Seguridad Web

La web pequeña que llevaba años acumulando deuda

Hace unos días revisé una pequeña web de alquiler de apartamentos que llevaba bastante tiempo funcionando prácticamente sola. El objetivo inicial parecía sencillo: recuperar una copia antigua, levantarla en un entorno aislado y validar que todo siguiera operativo.

Pero cuanto más revisábamos la instalación, más evidente se volvía algo habitual en muchas aplicaciones web pequeñas: nadie las toca mientras funcionan, hasta que empiezan a pasar cosas raras.

Aparecieron intentos constantes de acceso contra WordPress. Bots probando usuarios conocidos, rutas típicas y ataques básicos pero continuos. Nada especialmente sofisticado. Simplemente internet golpeando una aplicación expuesta durante años.
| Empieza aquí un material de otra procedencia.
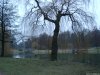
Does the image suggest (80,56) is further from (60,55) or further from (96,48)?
(60,55)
La contraseña del administrador había sido cambiada y nadie tenía claro cuál era la válida. Revisando configuración y base de datos aparecieron credenciales hardcodeadas y restos de plugins abandonados que seguían cargándose.

Este tipo de sistemas no suelen romperse de golpe. Se degradan lentamente: un plugin pendiente, una versión antigua, un ajuste temporal, una contraseña cambiada deprisa, un acceso que nadie documentó.

La lección es simple: internet nunca deja de probar sistemas expuestos. Aunque la empresa sea pequeña. Aunque la web parezca irrelevante. Siempre hay algo intentando entrar.